» Task goal
Rewrite the lines from the one containing "What is the measurable separation" through the final line, replacing "plaid shirt" with "checkered shirt" and leaving everything else unchanged.

***** Material supplied *****

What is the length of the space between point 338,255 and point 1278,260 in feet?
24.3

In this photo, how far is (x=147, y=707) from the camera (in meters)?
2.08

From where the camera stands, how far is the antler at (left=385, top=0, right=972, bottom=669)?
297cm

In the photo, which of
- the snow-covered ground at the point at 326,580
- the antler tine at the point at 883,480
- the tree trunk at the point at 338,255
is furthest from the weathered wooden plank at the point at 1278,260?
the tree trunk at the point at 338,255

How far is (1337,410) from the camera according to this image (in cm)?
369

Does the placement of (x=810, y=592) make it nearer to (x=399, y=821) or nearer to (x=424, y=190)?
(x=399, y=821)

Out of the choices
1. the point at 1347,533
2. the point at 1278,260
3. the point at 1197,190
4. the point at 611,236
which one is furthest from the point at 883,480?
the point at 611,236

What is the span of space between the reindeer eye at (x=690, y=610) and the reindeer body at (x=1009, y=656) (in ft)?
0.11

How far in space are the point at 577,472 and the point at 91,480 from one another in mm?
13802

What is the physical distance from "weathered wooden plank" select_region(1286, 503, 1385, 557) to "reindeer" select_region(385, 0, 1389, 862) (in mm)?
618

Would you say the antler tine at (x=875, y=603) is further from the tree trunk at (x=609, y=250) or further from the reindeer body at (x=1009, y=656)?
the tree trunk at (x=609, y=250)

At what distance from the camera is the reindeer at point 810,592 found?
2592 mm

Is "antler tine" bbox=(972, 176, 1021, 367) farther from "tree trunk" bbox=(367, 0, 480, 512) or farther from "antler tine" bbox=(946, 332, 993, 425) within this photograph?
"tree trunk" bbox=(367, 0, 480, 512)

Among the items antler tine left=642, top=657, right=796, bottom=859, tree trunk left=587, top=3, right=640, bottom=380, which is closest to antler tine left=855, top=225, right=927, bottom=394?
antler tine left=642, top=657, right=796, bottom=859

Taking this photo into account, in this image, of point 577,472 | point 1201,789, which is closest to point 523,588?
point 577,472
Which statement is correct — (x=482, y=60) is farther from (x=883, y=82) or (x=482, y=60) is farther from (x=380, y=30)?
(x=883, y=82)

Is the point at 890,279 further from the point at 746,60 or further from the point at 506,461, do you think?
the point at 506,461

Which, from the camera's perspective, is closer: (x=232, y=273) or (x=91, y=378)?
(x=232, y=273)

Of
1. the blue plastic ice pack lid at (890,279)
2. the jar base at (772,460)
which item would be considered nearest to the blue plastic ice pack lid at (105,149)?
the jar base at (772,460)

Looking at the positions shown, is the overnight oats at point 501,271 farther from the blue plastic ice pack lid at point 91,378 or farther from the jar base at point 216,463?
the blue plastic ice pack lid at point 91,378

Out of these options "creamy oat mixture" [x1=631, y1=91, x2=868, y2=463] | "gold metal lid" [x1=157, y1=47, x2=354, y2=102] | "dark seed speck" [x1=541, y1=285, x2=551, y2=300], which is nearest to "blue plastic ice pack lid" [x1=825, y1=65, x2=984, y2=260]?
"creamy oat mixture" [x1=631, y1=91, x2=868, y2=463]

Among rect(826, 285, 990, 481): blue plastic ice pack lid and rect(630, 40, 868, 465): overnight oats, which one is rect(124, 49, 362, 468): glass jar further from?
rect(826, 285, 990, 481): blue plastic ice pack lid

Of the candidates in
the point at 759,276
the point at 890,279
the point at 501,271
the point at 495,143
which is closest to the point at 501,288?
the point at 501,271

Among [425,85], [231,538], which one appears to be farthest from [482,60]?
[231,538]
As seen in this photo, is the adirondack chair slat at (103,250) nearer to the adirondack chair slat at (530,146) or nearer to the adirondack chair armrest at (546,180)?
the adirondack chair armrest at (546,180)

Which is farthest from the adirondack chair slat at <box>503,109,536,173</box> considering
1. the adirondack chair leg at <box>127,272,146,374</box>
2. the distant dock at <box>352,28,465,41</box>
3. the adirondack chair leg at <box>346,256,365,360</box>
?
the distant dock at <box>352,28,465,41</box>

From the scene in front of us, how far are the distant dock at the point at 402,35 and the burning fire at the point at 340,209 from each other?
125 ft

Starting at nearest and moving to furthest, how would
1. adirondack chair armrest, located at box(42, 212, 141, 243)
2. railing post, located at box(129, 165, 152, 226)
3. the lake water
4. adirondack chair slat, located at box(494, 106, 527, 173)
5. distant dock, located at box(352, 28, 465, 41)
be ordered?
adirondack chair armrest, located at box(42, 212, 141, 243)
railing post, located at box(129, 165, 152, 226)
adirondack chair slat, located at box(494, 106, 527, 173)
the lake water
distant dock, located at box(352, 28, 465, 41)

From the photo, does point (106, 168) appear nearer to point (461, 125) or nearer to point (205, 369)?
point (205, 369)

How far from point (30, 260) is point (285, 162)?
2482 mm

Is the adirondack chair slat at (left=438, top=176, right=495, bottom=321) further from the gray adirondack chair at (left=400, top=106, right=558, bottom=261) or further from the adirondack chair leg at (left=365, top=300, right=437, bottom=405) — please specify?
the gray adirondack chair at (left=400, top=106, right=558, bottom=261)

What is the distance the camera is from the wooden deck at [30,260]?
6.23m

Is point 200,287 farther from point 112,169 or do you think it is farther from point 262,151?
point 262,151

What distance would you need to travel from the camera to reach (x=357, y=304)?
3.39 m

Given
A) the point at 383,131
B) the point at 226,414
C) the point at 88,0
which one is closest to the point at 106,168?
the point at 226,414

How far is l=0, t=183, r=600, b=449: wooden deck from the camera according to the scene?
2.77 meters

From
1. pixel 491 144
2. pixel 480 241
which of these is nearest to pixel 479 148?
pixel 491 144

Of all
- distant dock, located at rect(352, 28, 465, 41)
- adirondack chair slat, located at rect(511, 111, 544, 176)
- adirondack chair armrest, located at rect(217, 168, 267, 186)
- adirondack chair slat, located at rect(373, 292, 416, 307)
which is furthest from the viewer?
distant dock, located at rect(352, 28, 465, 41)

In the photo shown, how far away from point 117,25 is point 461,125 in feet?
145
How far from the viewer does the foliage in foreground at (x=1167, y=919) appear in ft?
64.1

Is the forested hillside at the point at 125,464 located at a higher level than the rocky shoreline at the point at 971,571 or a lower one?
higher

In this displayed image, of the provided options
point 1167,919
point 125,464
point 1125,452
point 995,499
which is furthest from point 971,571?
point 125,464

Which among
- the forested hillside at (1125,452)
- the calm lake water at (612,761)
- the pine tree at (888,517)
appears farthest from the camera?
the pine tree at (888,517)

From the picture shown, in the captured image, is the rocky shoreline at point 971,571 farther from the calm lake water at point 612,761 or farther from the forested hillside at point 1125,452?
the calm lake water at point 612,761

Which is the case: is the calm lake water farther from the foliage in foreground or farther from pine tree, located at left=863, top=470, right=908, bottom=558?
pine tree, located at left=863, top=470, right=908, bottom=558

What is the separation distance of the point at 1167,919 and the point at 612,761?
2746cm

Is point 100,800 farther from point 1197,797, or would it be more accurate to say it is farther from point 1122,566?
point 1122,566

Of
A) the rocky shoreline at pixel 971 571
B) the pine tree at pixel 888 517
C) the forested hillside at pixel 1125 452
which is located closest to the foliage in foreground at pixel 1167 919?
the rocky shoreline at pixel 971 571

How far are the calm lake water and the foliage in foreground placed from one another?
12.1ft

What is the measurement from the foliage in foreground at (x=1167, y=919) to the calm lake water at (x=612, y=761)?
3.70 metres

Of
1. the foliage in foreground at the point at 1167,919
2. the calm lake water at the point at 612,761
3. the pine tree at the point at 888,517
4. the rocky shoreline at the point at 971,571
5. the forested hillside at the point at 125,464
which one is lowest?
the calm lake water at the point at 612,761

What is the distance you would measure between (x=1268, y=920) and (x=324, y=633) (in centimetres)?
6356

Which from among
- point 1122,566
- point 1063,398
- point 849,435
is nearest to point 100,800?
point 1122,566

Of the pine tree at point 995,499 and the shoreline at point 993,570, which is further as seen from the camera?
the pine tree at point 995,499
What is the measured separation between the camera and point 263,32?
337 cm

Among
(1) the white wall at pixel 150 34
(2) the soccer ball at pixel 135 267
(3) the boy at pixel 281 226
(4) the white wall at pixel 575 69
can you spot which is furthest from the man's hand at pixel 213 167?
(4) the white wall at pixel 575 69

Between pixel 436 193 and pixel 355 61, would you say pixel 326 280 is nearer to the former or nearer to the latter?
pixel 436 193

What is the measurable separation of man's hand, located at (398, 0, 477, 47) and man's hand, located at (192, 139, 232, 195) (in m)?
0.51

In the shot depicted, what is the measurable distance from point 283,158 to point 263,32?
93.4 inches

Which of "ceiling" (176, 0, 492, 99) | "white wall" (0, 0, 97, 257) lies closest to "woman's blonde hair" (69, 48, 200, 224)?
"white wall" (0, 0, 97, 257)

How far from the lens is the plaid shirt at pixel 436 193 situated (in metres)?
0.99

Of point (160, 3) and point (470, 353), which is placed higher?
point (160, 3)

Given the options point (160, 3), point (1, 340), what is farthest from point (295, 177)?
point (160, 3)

*****

» Result for this task
What is the measurable separation of man's hand, located at (398, 0, 477, 47) and man's hand, located at (192, 139, 232, 195) (in m)?
0.51

In the shot depicted, what is the measurable distance from point 283,158 to point 263,32?
93.4 inches

Which of "ceiling" (176, 0, 492, 99) | "white wall" (0, 0, 97, 257) lies closest to "woman's blonde hair" (69, 48, 200, 224)?
"white wall" (0, 0, 97, 257)

How far from the lens is the checkered shirt at pixel 436 193 situated (in metres)?
0.99

Of point (160, 3) and point (470, 353), which is placed higher?
point (160, 3)

Given the options point (160, 3), point (1, 340), what is farthest from point (295, 177)?
point (160, 3)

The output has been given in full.